6. Discussion and Findings
Paragraph 15(a) of the Rules instructs this Panel to “decide a complaint on the basis of the statements and documents submitted in accordance with the Policy, these Rules and any rules and principles of law that it deems applicable”.
Paragraph 4(a) of the Policy requires the complainants to prove each of the following three elements to obtain an order that a domain name should be cancelled or transferred:
(i) the domain name registered in the name of the Respondent is identical or confusingly similar to a trademark or service mark in which the Complainant has rights; and
(ii) the Respondent has no rights or legitimate interests in respect of the domain name; and
(iii) the domain name has been registered and is being used in bad faith.
This is another regrettable case of identity theft, concealed from the victim, whose identity was stolen, by the use of a privacy service until the filing of the Complaint. The innocent victim, the Respondent, has consented to the transfer of the domain name to the Complainant.

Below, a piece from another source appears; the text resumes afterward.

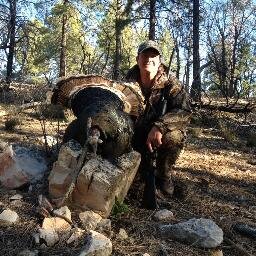 tmagee24's profile picture. 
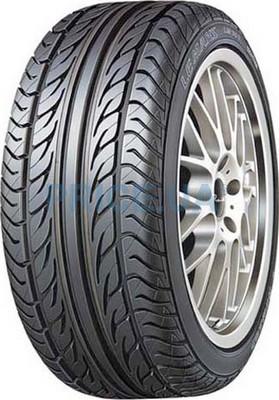 Dunlop LM702 235/40R18 95W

In DHL Operations B.V. and Deutsche Post AG v. Kathy McCarty, WIPO Case No. D2007-1431 (November 7, 2007), also a case of identity theft, this panelist noted that some panels have foregone the traditional analysis under the Policy and ordered transfer, on the footing that where the Respondent consents to transfer, no dispute exists: Boehringer Ingelheim Int’l GmbH v. Modern Ltd. – Cayman Web Dev., NAF Case No. FA133625: Malev Hungarian Airlines, Ltd. v. Vertical Axis Inc., NAF Case No. FA 212653: Disney Enterprises., Inc. v. Morales, NAF Case No. FA 475191: Williams-Sonoma, Inc. v. EZ-Port, WIPO Case No. D2000-0207; Slumberland France v. Chadia Acohuri, WIPO Case No. D2000-0195.
In other apparent consent cases, panels have examined whether, on the evidence, the three elements of Policy are satisfied, particularly where there may be some reason to doubt the genuineness or effectiveness of the consent: e.g. Société Française du Radiotéléphone-SFR v. Karen, WIPO Case No. D2004-0386; Eurobet UK Limited v. Grand Slam Co, WIPO Case No. D2003-0745.

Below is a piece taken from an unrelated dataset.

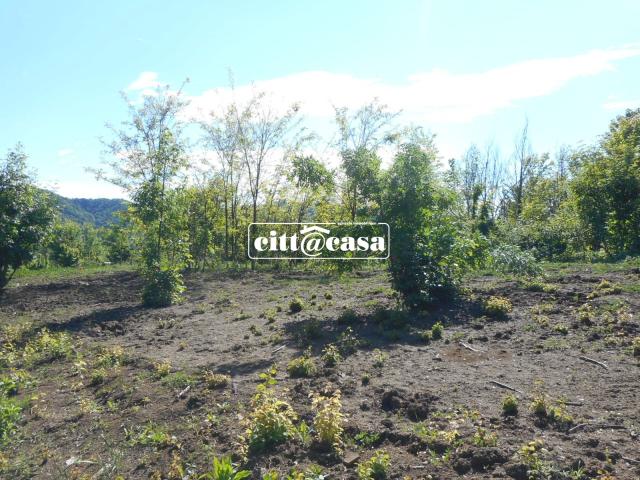 Terreno in vendita a Piemonte, Torino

In the present case a brief analysis will be undertaken.
A. Identical or Confusingly Similar
The domain name is virtually identical to the Complainant’s mark. The Complainant has established this element.
B. Rights or Legitimate Interests
The Respondent has no rights or interest in the disputed domain name, having been unaware of it until receipt of the Complaint. The Complainant has established this element.
C. Registered and Used in Bad Faith
In the circumstances of this case, there can be no question of impugning the good faith of the Respondent, who appears to have had nothing to do with the registration or use of the domain name and was unaware of it until receipt of the Complaint.
Whoever registered the domain name undoubtedly did so in bad faith and with knowledge of the Complainant’s rights. The content of the website to which the domain name resolves demonstrates that it is being used in bad faith, intentionally to attract, for commercial gain, Internet users to the website by creating the likelihood of confusion with the Complainant’s mark as to the source of the website.
The Complainant has established that the disputed domain name was registered and is being used by someone in bad faith. Since the Respondent has been the victim of identity theft, this finding should in no way be taken as a reflection on the Respondent.
For all the foregoing reasons, in accordance with paragraphs 4(i) of the Policy and 15 of the Rules, the Panel orders that the domain name, <bouchardpereetfils.com>, be transferred to the Complainant.